The Great Internet Mersenne Prime Search (GIMPS) which has found the world's record for largest proven prime (274,207,281 - 1 as of June 2017), uses several algorithms, but these are primes in special forms. However the GIMPS page above does include some general deterministic primality tests. They appear to indicate that which algorithm is "fastest" depends upon the size of the number to be tested. If your number fits in 64 bits then you probably shouldn't use a method intended to work on primes of several million digits.
#include <iostream>
using namespace std;
int set [1000000];
int main (){
for (int i=0; i<1000000; i++){
set [i] = 0;
}
int set_size= 1000;
set [set_size];
set [0] = 2;
set [1] = 3;
int Ps = 0;
int last = 2;
cout << 2 << " " << 3 << " ";
for (int n=1; n<10000; n++){
int t = 0;
Ps = (n%2)+1+(3*n);
for (int i=0; i==i; i++){
if (set [i] == 0) break;
if (Ps%set[i]==0){
t=1;
break;
}
}
if (t==0){
cout << Ps << " ";
set [last] = Ps;
last++;
}
}
//cout << last << endl;
cout << endl;
system ("pause");
return 0;
}
I know it's somewhat later, but this could be useful to people arriving here from searches.
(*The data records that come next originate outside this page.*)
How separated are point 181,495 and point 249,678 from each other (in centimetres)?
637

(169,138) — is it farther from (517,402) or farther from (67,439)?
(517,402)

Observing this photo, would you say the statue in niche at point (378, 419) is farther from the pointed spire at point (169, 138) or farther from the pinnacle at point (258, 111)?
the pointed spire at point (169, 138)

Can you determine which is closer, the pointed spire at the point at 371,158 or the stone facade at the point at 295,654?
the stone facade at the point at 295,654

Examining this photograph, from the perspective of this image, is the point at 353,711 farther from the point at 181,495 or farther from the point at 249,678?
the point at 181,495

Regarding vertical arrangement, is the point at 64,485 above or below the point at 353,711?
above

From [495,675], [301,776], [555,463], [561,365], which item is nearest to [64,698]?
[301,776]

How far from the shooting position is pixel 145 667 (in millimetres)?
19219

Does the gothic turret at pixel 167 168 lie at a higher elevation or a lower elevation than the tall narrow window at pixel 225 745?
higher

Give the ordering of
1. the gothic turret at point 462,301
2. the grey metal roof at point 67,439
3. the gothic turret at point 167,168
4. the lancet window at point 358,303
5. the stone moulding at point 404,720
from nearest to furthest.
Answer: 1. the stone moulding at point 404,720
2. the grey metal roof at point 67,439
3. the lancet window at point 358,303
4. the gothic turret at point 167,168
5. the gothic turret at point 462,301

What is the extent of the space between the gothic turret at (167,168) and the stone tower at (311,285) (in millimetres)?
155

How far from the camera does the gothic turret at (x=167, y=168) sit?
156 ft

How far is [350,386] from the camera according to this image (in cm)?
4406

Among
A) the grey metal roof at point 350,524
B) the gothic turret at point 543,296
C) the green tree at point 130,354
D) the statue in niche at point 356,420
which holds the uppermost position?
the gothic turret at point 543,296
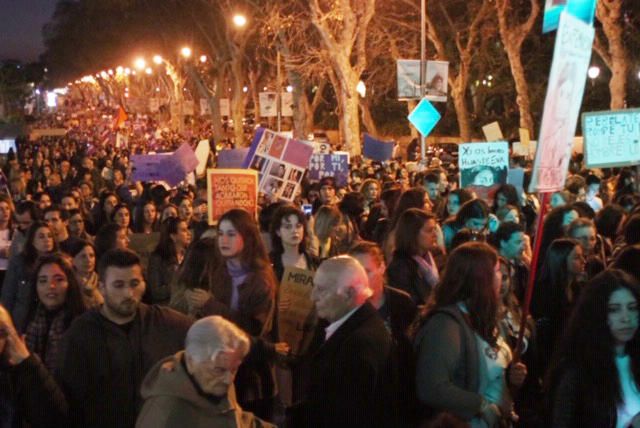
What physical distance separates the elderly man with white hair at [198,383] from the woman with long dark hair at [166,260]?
366cm

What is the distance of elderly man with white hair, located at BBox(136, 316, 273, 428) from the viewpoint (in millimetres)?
3549

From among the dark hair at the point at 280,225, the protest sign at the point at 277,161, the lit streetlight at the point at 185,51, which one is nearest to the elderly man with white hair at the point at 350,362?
the dark hair at the point at 280,225

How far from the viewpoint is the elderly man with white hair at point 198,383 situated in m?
3.55

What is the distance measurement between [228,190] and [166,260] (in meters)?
1.75

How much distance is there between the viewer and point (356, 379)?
412 cm

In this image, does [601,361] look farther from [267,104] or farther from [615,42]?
[267,104]

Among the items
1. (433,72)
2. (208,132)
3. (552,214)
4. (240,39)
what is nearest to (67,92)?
(208,132)

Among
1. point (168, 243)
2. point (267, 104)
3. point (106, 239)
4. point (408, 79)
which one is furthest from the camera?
point (267, 104)

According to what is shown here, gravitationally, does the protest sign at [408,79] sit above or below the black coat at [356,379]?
above

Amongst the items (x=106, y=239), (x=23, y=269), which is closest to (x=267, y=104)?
(x=106, y=239)

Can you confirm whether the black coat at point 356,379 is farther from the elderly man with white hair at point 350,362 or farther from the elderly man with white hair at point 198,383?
the elderly man with white hair at point 198,383

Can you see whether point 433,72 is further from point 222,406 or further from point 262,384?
point 222,406

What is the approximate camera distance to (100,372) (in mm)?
4383

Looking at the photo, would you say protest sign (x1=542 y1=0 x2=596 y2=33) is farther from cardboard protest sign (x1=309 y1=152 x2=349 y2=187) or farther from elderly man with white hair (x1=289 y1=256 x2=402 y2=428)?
cardboard protest sign (x1=309 y1=152 x2=349 y2=187)
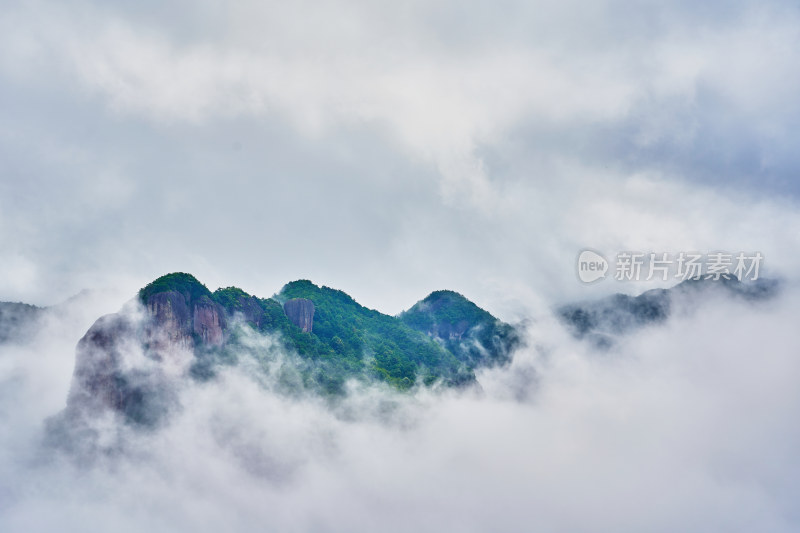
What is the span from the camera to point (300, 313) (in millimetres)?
A: 108438

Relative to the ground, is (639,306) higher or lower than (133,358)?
higher

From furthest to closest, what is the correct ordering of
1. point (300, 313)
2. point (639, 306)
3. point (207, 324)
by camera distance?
1. point (639, 306)
2. point (300, 313)
3. point (207, 324)

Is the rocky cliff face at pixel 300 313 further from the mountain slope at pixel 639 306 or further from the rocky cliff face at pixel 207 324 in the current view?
the mountain slope at pixel 639 306

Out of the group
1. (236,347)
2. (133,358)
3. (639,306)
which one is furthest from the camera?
(639,306)

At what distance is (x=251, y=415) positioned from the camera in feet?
287

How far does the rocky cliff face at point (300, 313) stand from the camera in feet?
354

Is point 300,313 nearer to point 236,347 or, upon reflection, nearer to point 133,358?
point 236,347

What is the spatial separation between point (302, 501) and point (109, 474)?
36.5 meters

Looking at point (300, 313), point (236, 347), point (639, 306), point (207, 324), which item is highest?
point (639, 306)

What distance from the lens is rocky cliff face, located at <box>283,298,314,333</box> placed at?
354ft

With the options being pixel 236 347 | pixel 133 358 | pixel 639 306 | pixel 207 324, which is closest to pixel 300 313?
pixel 236 347

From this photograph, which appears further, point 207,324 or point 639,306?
point 639,306

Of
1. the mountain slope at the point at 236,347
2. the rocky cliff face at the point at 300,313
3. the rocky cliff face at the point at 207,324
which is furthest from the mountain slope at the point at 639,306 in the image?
the rocky cliff face at the point at 207,324

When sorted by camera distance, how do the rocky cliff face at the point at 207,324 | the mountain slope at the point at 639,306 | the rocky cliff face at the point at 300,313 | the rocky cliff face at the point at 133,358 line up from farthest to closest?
the mountain slope at the point at 639,306, the rocky cliff face at the point at 300,313, the rocky cliff face at the point at 207,324, the rocky cliff face at the point at 133,358
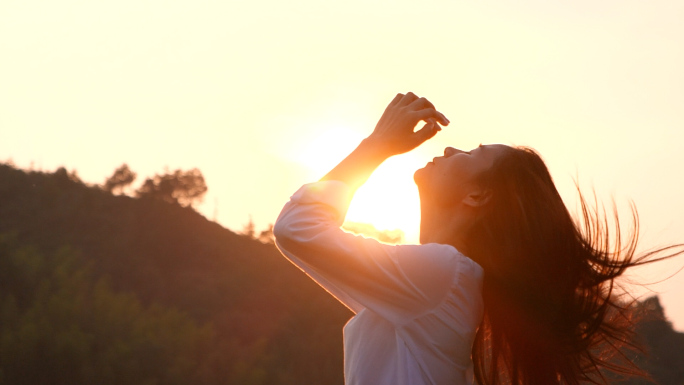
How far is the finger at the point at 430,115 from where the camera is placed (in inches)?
75.3

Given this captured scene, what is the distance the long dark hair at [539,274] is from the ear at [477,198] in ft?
0.04

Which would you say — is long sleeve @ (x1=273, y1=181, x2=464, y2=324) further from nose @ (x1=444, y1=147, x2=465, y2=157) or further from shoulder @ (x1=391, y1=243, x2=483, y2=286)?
nose @ (x1=444, y1=147, x2=465, y2=157)

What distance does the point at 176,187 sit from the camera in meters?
44.9

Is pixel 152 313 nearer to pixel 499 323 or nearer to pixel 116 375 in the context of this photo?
pixel 116 375

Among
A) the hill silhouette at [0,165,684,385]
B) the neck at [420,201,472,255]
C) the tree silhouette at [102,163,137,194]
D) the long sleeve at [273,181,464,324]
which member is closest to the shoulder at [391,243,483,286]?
the long sleeve at [273,181,464,324]

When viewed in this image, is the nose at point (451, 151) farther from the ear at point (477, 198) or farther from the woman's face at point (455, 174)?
the ear at point (477, 198)

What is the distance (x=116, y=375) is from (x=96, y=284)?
5542mm

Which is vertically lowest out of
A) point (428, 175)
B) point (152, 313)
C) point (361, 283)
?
point (152, 313)

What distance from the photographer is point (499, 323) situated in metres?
2.11


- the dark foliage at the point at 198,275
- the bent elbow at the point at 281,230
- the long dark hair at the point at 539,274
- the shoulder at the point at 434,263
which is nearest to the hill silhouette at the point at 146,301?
the dark foliage at the point at 198,275

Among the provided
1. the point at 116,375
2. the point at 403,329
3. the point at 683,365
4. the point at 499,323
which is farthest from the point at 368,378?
the point at 683,365

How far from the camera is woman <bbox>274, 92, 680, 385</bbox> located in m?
1.82

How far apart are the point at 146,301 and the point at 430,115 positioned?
3771 centimetres

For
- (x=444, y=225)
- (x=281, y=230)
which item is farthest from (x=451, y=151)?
(x=281, y=230)
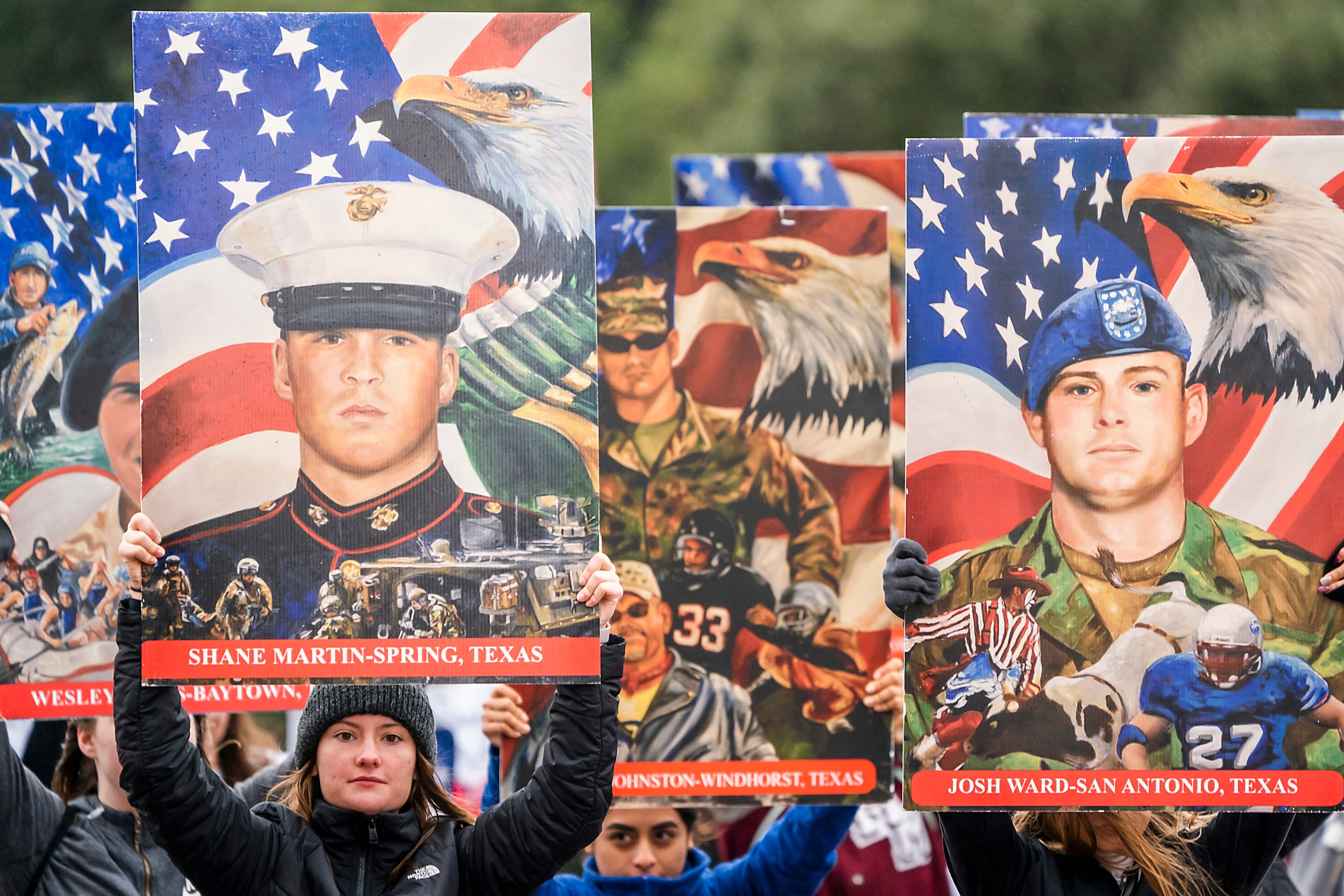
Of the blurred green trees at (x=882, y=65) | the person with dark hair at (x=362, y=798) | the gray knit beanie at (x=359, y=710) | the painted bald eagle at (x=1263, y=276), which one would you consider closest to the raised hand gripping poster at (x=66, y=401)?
the gray knit beanie at (x=359, y=710)

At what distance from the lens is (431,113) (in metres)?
3.98

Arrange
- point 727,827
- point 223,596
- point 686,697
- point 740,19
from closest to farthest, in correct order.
Result: point 223,596, point 686,697, point 727,827, point 740,19

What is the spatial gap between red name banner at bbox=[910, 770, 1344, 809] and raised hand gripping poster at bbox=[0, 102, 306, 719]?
2.23m

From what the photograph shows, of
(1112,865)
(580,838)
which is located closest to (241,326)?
(580,838)

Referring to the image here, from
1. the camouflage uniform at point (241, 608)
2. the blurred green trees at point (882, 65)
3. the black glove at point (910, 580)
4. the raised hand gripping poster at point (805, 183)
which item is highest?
the blurred green trees at point (882, 65)

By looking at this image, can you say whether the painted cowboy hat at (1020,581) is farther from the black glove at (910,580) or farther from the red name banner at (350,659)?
the red name banner at (350,659)

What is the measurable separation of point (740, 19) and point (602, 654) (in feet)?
50.1

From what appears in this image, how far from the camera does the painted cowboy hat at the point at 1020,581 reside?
13.6 ft

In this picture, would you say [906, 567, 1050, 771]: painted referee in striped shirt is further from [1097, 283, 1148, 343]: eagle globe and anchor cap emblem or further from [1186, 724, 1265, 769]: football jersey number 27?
[1097, 283, 1148, 343]: eagle globe and anchor cap emblem

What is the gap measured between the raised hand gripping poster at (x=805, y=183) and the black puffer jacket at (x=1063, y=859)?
2825 millimetres

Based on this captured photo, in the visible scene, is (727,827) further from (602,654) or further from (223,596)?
(223,596)

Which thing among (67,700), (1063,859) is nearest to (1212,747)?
(1063,859)

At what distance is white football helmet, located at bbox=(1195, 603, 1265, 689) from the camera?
13.5ft

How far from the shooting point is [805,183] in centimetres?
741
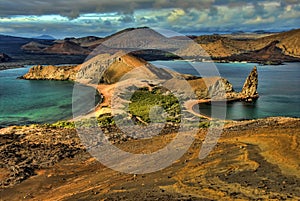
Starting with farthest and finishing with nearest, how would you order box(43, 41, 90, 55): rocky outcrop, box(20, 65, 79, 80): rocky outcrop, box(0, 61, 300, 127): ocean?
1. box(43, 41, 90, 55): rocky outcrop
2. box(20, 65, 79, 80): rocky outcrop
3. box(0, 61, 300, 127): ocean

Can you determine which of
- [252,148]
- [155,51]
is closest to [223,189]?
[252,148]

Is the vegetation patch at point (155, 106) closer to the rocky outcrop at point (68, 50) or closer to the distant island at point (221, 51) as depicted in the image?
the distant island at point (221, 51)

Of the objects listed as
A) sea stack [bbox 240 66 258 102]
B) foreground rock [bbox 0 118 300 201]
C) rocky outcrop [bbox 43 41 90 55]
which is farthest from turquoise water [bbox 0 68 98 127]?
rocky outcrop [bbox 43 41 90 55]

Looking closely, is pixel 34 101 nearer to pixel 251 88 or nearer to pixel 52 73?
pixel 52 73

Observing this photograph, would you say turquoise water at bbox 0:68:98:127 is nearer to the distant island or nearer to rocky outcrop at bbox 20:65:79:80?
rocky outcrop at bbox 20:65:79:80

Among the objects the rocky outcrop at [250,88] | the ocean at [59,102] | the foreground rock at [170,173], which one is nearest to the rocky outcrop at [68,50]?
the ocean at [59,102]

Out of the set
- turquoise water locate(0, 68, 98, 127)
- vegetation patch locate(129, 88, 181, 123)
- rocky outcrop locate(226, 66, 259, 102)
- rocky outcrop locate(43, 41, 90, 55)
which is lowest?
turquoise water locate(0, 68, 98, 127)

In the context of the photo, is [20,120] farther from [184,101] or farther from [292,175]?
[292,175]

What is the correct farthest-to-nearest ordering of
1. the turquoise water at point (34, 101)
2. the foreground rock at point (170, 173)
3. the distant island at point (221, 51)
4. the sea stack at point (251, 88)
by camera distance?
the distant island at point (221, 51) → the sea stack at point (251, 88) → the turquoise water at point (34, 101) → the foreground rock at point (170, 173)
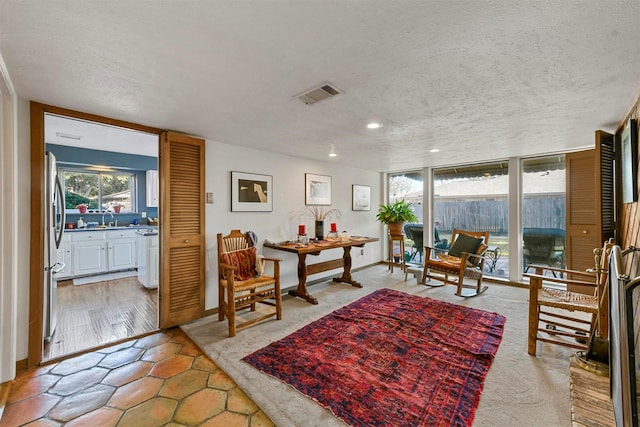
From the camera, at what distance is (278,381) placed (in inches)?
79.2

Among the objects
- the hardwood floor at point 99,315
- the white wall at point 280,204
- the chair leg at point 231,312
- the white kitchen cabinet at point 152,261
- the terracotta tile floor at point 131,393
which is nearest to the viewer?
the terracotta tile floor at point 131,393

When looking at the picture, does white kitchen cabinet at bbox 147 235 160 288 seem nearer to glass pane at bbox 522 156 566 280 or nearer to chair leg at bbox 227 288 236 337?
chair leg at bbox 227 288 236 337

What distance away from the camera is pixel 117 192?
5.61m

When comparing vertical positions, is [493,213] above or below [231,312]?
above

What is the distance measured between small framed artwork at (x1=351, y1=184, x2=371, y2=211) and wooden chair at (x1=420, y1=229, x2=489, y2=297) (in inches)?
65.5

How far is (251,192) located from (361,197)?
8.80 feet

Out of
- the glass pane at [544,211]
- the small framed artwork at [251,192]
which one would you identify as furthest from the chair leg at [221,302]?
the glass pane at [544,211]

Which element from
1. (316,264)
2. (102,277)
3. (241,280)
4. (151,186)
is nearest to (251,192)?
(241,280)

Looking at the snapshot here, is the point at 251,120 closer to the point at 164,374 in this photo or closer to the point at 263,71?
the point at 263,71

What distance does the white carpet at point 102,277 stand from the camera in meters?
4.61

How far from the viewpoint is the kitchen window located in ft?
16.9

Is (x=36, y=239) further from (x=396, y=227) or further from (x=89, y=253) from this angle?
(x=396, y=227)

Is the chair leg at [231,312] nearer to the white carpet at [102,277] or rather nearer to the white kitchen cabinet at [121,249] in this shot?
the white carpet at [102,277]

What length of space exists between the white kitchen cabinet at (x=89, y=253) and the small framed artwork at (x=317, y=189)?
3920 mm
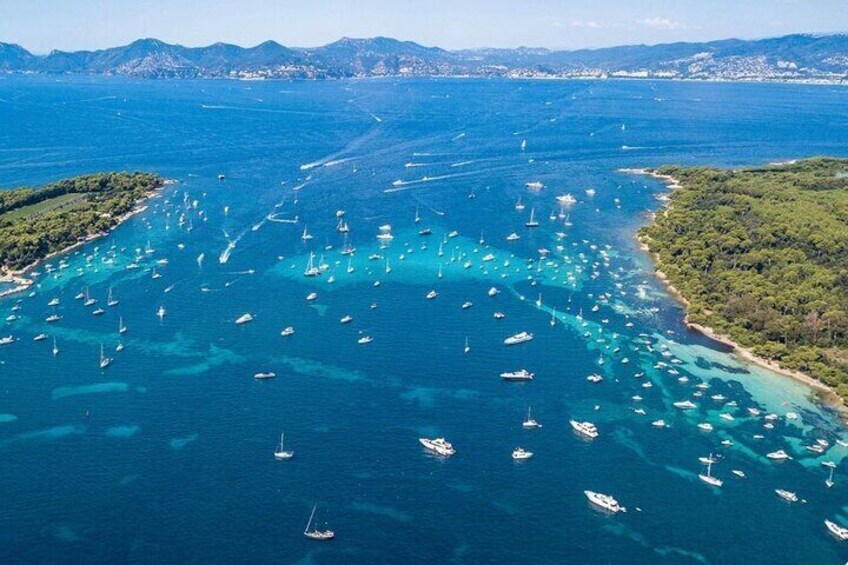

Anyway, here's some JavaScript that relies on the fact that only prime factors need to be tested, so the earlier primes generated by the code are re-used as test factors for later ones. Of course, all even and mod 5 values are filtered out first. The result will be in the array P, and this code can crunch 10 million primes in under 1.5 seconds on an i7 PC (or 100 million in about 20). Rewritten in C it should be very fast.
var P = [1, 2], j, k, l = 3
for (k = 3 ; k < 10000000 ; k += 2)
{
loop: if (++l < 5)
{
for (j = 2 ; P[j] <= Math.sqrt(k) ; ++j)
if (k % P[j] == 0) break loop
P[P.length] = k
}
else l = 0
}
i wrote it today in C,compiled with tcc, figured out during preparation of compititive exams several years back. don't know if anyone already have wrote it alredy. it really fast(but you should decide whether it is fast or not). took one or two minuts to findout about 1,00,004 prime numbers between 10 and 1,00,00,000 on i7 processor with average 32% CPU use. as you know, only those can be prime which have last digit either 1,3,7 or 9 and to check if that number is prime or not, you have to divide that number by previously found prime numbers only. so first take group of four number = {1,3,7,9}, test it by dividing by known prime numbers, if reminder is non zero then number is prime, add it to prime number array. then add 10 to group so it becomes {11,13,17,19} and repeat the process.
#include <stdio.h>
int main() {
int nums[4]={1,3,7,9};
int primes[100000];
primes[0]=2;
primes[1]=3;
primes[2]=5;
primes[3]=7;
int found = 4;
int got = 1;
int m=0;
int upto = 1000000;
for(int i=0;i<upto;i++){
//printf("iteration number: %d\n",i);
for(int j=0;j<4;j++){
m = nums[j]+10;
//printf("m = %d\n",m);
nums[j] = m;
got = 1;
for(int k=0;k<found;k++){
//printf("testing with %d\n",primes[k]);
if(m%primes[k]==0){
got = 0;
//printf("%d failed for %d\n",m,primes[k]);
break;
}
}
if(got==1){
//printf("got new prime: %d\n",m);
primes[found]= m;
found++;
}
}
}
printf("found total %d prime numbers between 1 and %d",found,upto*10);
return 0;
}
我会让你决定这是不是最快的。
using System;
namespace PrimeNumbers
{
public static class Program
{
static int primesCount = 0;
public static void Main()
{
DateTime startingTime = DateTime.Now;
RangePrime(1,1000000);
DateTime endingTime = DateTime.Now;
TimeSpan span = endingTime - startingTime;
Console.WriteLine("span = {0}", span.TotalSeconds);
}
public static void RangePrime(int start, int end)
{
for (int i = start; i != end+1; i++)
{
bool isPrime = IsPrime(i);
if(isPrime)
{
primesCount++;
Console.WriteLine("number = {0}", i);
}
}
Console.WriteLine("primes count = {0}",primesCount);
}
public static bool IsPrime(int ToCheck)
{
if (ToCheck == 2) return true;
if (ToCheck < 2) return false;
if (IsOdd(ToCheck))
{
for (int i = 3; i <= (ToCheck / 3); i += 2)
{
if (ToCheck % i == 0) return false;
}
return true;
}
else return false; // even numbers(excluding 2) are composite
}
public static bool IsOdd(int ToCheck)
{
return ((ToCheck % 2 != 0) ? true : false);
}
}
}
在我使用2.40 GHz处理器的酷睿2 Duo笔记本电脑上,查找并打印1到1,000,000范围内的质数大约需要82秒。它找到了78,498个质数。